September 18, 2011 Leave a comment Go to comments

Courts and attorneys generally prefer active sentences to passive sentences in legal writing. Nonetheless, there are certain situations in which passive sentences are useful.

In active sentences, the subject is doing the action. Take the sentence, “The court denied the motion.” The court is the subject, and it is doing the denying.

In passive sentences, however, the subject is inferred. A passive version of our example would be, “The motion was denied.” The court is still the subject, but the reader only knows that from the context, not the words.

Generally, active sentences improve legal writing because they are clearer and more precise. Passive sentences have a greater tendency to be vague or awkward.

Nonetheless, passive sentences are indispensable in legal writing when you wish to obscure the subject of a sentence. A classic example is Reagan’s quote, “Mistakes were made.”

If you are appealing a bad evidentiary ruling, you might say, “Judge Gunther admitted the hearsay evidence over trial counsel’s objection.” Yet, if you are appearing before Judge Gunther on a motion to reconsider his erroneous ruling, it may be advantageous to be less aggressive in your phrasing. A passive version of the same allegation would be, “The hearsay evidence was admitted over trial counsel’s objection.” Using the passive voice decreases the likelihood that Judge Gunther will feel personally attacked.

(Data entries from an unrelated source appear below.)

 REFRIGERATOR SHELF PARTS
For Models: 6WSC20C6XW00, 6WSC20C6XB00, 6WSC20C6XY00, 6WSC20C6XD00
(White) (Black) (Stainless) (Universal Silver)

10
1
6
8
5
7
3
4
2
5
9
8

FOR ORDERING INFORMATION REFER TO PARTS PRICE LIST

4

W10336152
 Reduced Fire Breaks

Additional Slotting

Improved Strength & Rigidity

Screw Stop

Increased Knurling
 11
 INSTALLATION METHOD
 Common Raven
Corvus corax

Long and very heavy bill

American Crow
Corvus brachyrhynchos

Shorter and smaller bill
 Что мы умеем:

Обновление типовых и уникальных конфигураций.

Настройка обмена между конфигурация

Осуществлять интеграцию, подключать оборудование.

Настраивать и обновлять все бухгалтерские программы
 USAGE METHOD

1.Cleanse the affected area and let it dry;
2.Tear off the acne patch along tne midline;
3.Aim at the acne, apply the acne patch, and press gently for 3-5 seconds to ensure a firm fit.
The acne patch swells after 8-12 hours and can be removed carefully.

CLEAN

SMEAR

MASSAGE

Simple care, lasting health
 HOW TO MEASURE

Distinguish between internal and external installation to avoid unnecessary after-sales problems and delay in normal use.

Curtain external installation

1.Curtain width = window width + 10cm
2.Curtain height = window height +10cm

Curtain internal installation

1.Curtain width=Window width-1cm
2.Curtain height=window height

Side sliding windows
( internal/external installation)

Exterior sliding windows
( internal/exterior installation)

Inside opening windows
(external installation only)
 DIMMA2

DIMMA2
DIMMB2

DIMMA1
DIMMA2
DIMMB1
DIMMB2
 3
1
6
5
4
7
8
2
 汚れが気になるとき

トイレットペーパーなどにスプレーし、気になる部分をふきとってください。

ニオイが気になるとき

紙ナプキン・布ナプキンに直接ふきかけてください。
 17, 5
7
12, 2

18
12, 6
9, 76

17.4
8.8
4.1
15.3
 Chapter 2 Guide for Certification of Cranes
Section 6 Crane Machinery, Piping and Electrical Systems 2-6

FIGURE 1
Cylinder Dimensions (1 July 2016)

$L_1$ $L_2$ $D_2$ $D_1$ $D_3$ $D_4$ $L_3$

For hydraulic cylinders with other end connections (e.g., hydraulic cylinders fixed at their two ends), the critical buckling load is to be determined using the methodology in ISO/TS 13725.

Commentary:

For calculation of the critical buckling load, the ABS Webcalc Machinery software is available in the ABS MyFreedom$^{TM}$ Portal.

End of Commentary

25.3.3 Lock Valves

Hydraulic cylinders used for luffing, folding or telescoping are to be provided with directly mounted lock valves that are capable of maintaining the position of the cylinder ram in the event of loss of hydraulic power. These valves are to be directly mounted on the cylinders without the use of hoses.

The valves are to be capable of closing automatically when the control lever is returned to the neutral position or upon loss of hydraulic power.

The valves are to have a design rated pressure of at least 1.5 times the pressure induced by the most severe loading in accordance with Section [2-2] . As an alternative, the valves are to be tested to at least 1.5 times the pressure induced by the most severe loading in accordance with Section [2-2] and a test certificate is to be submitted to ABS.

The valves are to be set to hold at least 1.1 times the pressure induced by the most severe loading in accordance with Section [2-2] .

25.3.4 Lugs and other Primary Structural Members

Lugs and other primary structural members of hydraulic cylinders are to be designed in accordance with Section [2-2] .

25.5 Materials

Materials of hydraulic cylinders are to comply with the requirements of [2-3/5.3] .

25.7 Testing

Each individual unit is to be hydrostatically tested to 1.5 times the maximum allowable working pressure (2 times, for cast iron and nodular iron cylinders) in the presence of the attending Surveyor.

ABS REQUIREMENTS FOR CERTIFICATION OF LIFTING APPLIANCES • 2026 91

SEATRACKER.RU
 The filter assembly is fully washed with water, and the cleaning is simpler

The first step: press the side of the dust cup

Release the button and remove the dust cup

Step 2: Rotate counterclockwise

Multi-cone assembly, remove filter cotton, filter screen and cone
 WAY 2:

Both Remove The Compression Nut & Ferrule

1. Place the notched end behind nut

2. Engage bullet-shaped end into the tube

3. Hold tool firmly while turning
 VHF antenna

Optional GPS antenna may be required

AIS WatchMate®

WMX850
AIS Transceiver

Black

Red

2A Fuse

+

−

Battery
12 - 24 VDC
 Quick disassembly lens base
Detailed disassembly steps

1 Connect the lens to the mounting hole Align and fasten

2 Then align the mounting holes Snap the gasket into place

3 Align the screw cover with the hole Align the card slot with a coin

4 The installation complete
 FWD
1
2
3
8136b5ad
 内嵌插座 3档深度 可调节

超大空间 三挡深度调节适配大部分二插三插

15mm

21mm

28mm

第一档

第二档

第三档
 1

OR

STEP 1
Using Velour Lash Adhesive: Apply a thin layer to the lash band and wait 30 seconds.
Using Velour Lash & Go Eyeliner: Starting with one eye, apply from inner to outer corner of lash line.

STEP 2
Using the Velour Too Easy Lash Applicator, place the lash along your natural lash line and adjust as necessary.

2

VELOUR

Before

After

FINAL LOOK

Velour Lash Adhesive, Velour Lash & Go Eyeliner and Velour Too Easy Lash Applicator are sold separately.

You may also find passive voice useful when you do not know who performed a particular action. The sentence, “A shot was fired,” allows you to include the critical detail of a shot being fired, even if you don’t know who fired it.

Finally, passive sentences may be helpful in preventing repetitive sentence structures. Starting multiple sentences with the same subject may be awkward. If the subject is obvious, including an occasional passive sentence may make your writing flow better.

Passive sentences are not grammatically incorrect, as some argue. The best legal writers use the passive voice selectively to create specific, intended results.